Alsy: That should be put into context, like, the album comes at the end of a string of EPs and singles, so in some ways just getting the album out provides a much broader insight, there's more variety.
David: We have a thing with variety in our music, which gets us into a bit of bad water — some people see it as a lack of direction. Like, we have really dirgey songs, and we have melody, and people can't see which sort of band you want to be, this or that, so we've always battled against that. We say, "Why can't we be both? We like both.'
I've always liked melody, obviously, the whole band's based on melody. Totally. In the music, and the rhythm, the lyric, the voices. But melody without tension is a waste of time, it just goes nowhere. Something that affects you is not the most pristine, sweet, white-boy melody, it has to connect with tension.
Given the variety in your music, what holds it all together?

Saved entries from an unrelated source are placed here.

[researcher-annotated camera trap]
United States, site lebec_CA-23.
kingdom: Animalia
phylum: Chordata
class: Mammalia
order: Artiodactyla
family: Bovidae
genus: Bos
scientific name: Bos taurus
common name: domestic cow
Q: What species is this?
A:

That would come down to something more lyrical, I suppose. I'm not sure. I think that's the common denominator, if there's a quality in the lyrics. Which I find even harder to talk about. It's even harder with lyrics. You try to make them as plain as possible, almost unsubtle, so people . . . then it's entirely up to the person. There's no point in trying to explain what they're about, because that seems like another insult to people. It's like it's just really important with our band that the audience does the work.
We used to do a lot of things with really sweet music and have a more dark, sinister lyric. We used to have songs that I thought were the most depressing songs ever. Like 'Close To The Sun', which was a really in-the-pits song, and people used to say, 'What a great surf song! That really reminds me of the beach!' And I thought, 'God, we've really failed there', because I was trying for an irony. Even 'Spanish Blue' is supposed to have a fairly dark underbelly, that will stop the music becoming too innocuous. Obviously, we've failed sometimes in the past. We haven't failed in creating a sense of languidness or ennui.
With your songs you often seem quite detached.
What I see as being a good way to do things is to take something that matters to you, or some part of your personality, and then force it to be more extreme, distort it beyond what it was, almost fictionalise it.
Yeah, well, I do think there's a strong narrative tendency in your songs.
Not so much a story, you try and make it stronger than it originally was, because if you just say, 'Oh, I woke up and felt bad', it's just too weak, so you make it extreme so it's like another character. Like, David Byrne is one person who does that really well. It almost sorta seems more real, with a narrator.
Does the narrator take a stance?
It may be emotional, but never sentimental . . . We feel, obviously, by nature, we must be idealistic, or insane, because you don't go on getting $80 a week, that's not much . . . but generally, I suppose there's a pessimism, but there's humour in it as well. We've never been as extreme as some groups I like, but we've always had irony, all the way. Everything we've always done has always had a strong strand of irony, each song you can look at one way or another, you can laugh at the narrator, or you can get immersed in it.
Does the album capture the group in a way you're pleased with?
Alsy: The album's not meant to be an accurate representation of what we're like live, because we've done some sort of adventurous things with the production.
David: We really hope it comes across as a strong collection of sort of stories. Each one is a little point of view of someone. It's like a whole lot of little confessionals. Not from us, just from people we could be. It's like . . . a turd up an anus, it just had to come out.
What does the future hold, given your youth?
Alsy: We just turned 21, but we don't think of ourselves as young, because we've been doing it for so long.
David: But, like, I always thought it was a terrible thing just to rely on your youth. I'm not sure that it's important for rock music to keep a strong element of the juvenile. There's one band like that, the Sunnyboys, their whole original appeal was based on innocence, and look what happened to them, people didn't want them to get older. That's a fairy story.